** PROVIDED PASSAGE **

- Gold price struggles to gain traction and is influenced by a combination of diverging forces.
- Hawkish Fed expectations, elevated US bond yields and a bullish USD weighs on the metal.
- Geopolitical risk, along with China’s economic woes, lends some support to the commodity.
Gold price (XAU/USD) is seen oscillating in a narrow trading band during the Asian session on Tuesday and consolidating its losses registered over the past two days, to over a one-week low around the $2,015 area touched the previous day. The mixed fundamental backdrop, however, warrants some caution for bearish traders and before positioning for an extension of last week’s retracement slide from the $2,065 region, or a one-month peak.
The US Dollar (USD) stands tall near its highest level in almost three months and remains well supported by expectations that the Federal Reserve (Fed) will keep interest rates higher for longer, bolstered by Friday’s upbeat US jobs data. Adding to this, the Institute for Supply Management (ISM) reported on Monday that its Non-Manufacturing PMI increased to 53.4 in January from the 50.5 previous. This, along with hawkish comments by influential FOMC members, further forced investors to scale back their expectations for a more aggressive policy easing by the Fed in 2024.
In an interview with the CBS News show “60 Minutes” that aired on Sunday, Fed Chair Jerome Powell said that the central bank could be patient in deciding when to cut interest rates. On Monday, Minneapolis Fed President Neel Kashkari said that officials have time to gauge incoming data before easing, while Chicago Fed President Austan Goolsbee reiterated that he would like to see more of favourable inflation data. This remains supportive of elevated US Treasury bond yields, which continue to underpin the buck and should act as a headwind for the non-yielding Gold price.
Meanwhile, the view that the Fed is not ready to call victory over inflation just yet, along with the risk of a further escalation of geopolitical tensions in the Middle East and China’s economic woes, tempers investors’ appetite for riskier assets. The anti-risk flow led to the overnight corrective decline in the US equity markets and turns out to be the only factor lending support to the safe-haven Gold price. In the absence of any relevant market-moving economic releases from the US, this makes it prudent to wait for strong follow-through selling before confirming a near-term bearish breakdown.

** HOW TO COMPLETE THIS TASK **
Please sum up the gold price report in two sentences. The entries that come after the gold price report are not needed for the task.

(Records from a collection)
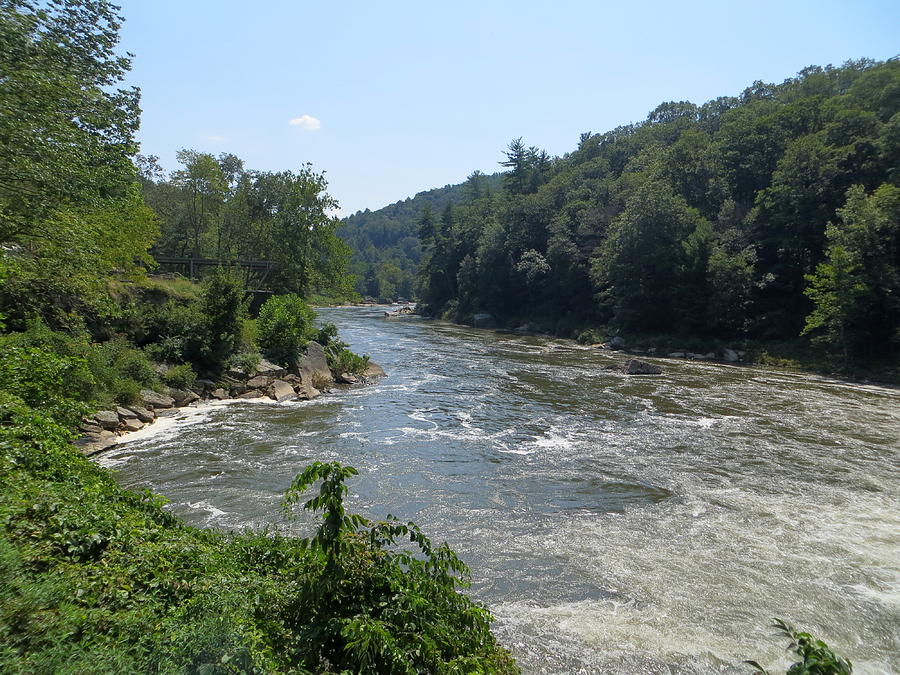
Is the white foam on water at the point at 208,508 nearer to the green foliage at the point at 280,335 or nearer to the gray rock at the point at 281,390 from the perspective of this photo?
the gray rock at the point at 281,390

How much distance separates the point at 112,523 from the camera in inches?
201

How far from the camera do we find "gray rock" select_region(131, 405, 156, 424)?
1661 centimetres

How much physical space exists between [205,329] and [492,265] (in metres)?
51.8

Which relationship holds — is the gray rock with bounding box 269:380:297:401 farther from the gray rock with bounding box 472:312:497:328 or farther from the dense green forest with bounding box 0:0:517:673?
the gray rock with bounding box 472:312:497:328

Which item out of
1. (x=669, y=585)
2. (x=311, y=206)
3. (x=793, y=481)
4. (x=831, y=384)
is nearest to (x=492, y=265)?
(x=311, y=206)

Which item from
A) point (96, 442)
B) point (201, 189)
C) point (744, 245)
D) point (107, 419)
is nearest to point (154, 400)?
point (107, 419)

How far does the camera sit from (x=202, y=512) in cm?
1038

* * *

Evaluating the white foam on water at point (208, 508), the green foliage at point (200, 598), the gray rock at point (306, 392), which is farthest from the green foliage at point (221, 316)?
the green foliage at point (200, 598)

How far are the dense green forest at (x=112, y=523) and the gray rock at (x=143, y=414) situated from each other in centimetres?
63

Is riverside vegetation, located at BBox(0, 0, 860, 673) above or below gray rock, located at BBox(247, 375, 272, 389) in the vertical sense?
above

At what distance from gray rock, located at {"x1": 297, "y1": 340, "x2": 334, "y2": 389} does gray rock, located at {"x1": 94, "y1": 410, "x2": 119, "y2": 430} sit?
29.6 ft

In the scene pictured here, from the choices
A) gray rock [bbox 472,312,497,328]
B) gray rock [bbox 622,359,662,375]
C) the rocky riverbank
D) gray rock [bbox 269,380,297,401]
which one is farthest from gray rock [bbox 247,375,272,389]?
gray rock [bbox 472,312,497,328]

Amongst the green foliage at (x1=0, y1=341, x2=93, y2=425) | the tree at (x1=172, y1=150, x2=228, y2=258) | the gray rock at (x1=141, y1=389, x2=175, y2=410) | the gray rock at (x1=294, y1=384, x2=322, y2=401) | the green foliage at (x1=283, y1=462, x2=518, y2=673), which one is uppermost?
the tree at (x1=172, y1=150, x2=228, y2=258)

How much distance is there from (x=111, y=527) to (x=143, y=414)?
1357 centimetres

** EXERCISE ANSWER **
Gold price is consolidating in a narrow band after sliding to over a one-week low around $2,015, weighed down by a strong US Dollar and elevated Treasury yields as upbeat US data and hawkish Fed comments curb expectations of aggressive rate cuts in 2024. Geopolitical risk in the Middle East and China's economic woes lend some support to the safe-haven metal, making it prudent to wait for strong follow-through selling before confirming a near-term bearish breakdown.